Шумилов кивком головы показал, что согласен.
— Кража со взломом в доме номер семь на Буровой… Ваше.
— Дом угловой, вход с площади Революции, — напомнил Шумилов.
— Верно, но… — черные Мотины глазки вдохновенно блеснули, — но окно, через которое влезли воры, выходит на Буровую. Ваше. Далее. Убийство буфетчика с целью грабежа… Убийство совершено в трактире «Каменный столб» — Вокзальная площадь. Площадь, конечно, наша. Но… трактир входит в систему Ресторан- треста, а Ресторантрест на Рыбной улице… Ваше!
Шумилов опять согласился. Я не могла его понять. «Вот шляпа!» — ясно читалось в Мотиных глазах. А Мотю несло дальше, и наша куча дел уже выросла чуть не до потолка. А нарследу-восемь осталось несколько тощих папок, которые уже ни под каким предлогом нельзя было «сбагрить» легковерному коллеге.
— Ну все! — довольно заключил Мотя. — Как вы увезете дела?
Шумилов помял в пальцах папиросу и ответил тихо:
— Мы их не возьмем. Вы их сами принесете.
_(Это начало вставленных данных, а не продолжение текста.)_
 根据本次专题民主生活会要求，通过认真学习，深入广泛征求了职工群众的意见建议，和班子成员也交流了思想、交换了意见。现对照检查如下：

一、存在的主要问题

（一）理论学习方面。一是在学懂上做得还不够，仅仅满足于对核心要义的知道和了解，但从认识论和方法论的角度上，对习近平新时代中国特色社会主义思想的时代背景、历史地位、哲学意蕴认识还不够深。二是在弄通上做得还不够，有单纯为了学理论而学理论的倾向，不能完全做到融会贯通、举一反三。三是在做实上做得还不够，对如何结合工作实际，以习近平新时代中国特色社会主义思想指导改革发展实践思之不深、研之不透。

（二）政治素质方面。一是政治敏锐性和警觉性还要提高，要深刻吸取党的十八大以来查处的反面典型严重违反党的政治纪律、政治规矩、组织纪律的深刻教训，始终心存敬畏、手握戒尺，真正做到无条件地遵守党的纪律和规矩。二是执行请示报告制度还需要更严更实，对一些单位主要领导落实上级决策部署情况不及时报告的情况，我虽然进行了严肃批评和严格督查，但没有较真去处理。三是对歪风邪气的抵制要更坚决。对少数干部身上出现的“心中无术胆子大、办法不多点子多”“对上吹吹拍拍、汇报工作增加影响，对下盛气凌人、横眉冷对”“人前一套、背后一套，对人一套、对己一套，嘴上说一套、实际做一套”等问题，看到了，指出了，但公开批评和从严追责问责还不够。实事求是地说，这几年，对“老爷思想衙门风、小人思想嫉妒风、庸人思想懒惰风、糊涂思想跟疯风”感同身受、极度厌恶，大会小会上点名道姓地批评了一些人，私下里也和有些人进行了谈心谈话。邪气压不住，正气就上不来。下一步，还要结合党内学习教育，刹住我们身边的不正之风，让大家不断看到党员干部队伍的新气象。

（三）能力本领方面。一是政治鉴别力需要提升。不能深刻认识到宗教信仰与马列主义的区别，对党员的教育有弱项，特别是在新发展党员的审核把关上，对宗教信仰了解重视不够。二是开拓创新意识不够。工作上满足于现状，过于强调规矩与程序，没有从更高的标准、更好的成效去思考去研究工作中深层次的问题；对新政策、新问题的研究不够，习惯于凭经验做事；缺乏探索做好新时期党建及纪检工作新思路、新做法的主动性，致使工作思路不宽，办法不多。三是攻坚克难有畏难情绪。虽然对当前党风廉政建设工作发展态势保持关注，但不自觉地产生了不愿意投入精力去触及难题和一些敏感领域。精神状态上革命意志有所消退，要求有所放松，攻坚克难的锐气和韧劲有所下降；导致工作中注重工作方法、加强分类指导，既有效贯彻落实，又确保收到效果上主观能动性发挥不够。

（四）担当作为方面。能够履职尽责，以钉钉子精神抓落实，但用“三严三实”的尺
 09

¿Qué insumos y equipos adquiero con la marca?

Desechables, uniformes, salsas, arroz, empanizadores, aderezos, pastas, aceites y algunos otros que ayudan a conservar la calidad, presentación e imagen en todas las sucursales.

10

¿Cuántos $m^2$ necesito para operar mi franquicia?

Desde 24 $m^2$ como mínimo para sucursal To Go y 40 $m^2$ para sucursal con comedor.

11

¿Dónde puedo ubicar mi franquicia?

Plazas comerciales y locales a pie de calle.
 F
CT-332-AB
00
Он выдержал паузу и объяснил:
— Вы будете у меня секретарем.
Мотя просветлел:
— В первый район? Камера при губсуде? Чего же вы сразу не сказали, товарищ Шумилов? — Он, как тигр, бросился на кучу «наших» дел и стал с не меньшей уверенностью, чем делал это только что, перебрасывать папки обратно: — Труп неизвестного найден на Нетеченской, головой обращен на Кузнецкую… Оставляем здесь. Ограбление прохожего как раз посредине сквера… Здесь!
Таким манером он довел кучу наших дел до минимума и решительно объявил:
— Эти несколько папок я просто забираю с собой.
Мы вышли. Мотя опечатал камеру сургучной печатью и, сунув папки под мышку, с видом крайнего удовольствия заявил:
— Вот я здесь, со всеми потрохами! Вперед! И пусть мне будет хуже!
Камера наша состояла из двух маленьких комнат. В одной был кабинет Шумилова. Мы с Мотей внесли туда старое буржуйское кресло, плюшевое, с бахромой, казавшееся нам роскошным. Поставили на стол пепельницу из розовой раковины. Над столом мы повесили портрет Григория Ивановича Петровского, председателя ВУЦИКа.